I, Dr. Edgeworth Boks, Professor Emeritus, take this opportunity to respond to P.S.Babcock's previous post about the job market for academic economists. It grieves me that he uses this column to malign the beloved profession. Graduate students! When will they learn?
If you wish to be an academic economist, I advise you thus:
Imagine yourself a plumber. Someone wants you to fix a toilet. If you are a talentless hack, you diagnose the problem accurately. You note that the hook has fallen off the chain, you slip it through, and lo, you have fixed the faulty toilet in under a minute.
If you are an economist, you do not notice that the hook has fallen from the chain. Why not? Because you are an economist! You are far too smart to be wasting your time looking at toilet chains. If toilets were rational, their hooks wouldn't fall from their chains in the first place! Moreover, if you were to fix the toilet by investigating carefully, by thinking clearly about the toilet, by posing the right question (and openly defying the rational toilets hypothesis), then no one would ever know how smart you were. They would see you thread the hook through the chain. Big deal. Any idiot can do that.
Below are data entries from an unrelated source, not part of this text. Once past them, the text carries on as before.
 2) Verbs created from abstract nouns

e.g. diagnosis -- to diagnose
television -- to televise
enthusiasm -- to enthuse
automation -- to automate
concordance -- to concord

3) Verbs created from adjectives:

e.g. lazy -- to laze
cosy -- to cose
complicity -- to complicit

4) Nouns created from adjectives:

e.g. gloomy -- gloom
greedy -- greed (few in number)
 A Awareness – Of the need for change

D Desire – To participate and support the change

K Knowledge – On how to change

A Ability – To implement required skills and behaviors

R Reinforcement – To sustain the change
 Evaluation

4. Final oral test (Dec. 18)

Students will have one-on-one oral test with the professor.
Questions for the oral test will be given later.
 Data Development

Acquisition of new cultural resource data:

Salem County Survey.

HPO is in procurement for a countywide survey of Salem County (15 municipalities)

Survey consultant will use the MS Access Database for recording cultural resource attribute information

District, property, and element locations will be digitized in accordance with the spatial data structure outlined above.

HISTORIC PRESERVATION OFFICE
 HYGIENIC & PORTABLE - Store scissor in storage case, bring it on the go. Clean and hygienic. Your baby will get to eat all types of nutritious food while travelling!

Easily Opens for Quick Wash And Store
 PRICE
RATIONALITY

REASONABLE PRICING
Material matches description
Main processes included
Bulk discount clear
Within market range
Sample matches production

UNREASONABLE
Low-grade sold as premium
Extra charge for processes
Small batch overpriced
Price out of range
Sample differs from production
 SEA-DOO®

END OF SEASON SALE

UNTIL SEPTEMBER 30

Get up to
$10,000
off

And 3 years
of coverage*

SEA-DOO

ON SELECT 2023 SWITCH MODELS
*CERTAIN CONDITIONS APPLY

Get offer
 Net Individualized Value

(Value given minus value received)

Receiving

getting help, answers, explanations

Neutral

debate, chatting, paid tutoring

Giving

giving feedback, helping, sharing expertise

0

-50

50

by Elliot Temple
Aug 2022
No, my dear economist-plumber, what you must do is this: You must take the toilet apart and put it back together again so that water leaks from every joint and crevice and so that nothing works correctly except for a small platinum egg timer you install on the side of the bowl. Then you must call attention to the workmanship and high quality of the egg timer. Every one will marvel at your intelligence. You have added a previously non-existent feature to the standard toilet that has been used by others in the profession: the platinum egg timer. And it was hard. (Which was the whole point).
Better yet, you could install the toilet upside down. It is extremely difficult to install a toilet upside down. Your colleagues will marvel that you have done something hard. You must be sure to tell them how hard it was and explain why it was hard. They will learn 2 things: You are not lazy and you are very close to being clinically insane. Both of these are virtues. The inverted toilet does not actually work, of course, but you need not mention this. What matters is that it was very hard and that you had to be very smart to do it.
Take my advice, young economists, as you embark on this journey through the job market and on to academia:
Dream big. Reach for the stars. And find a toilet to invert.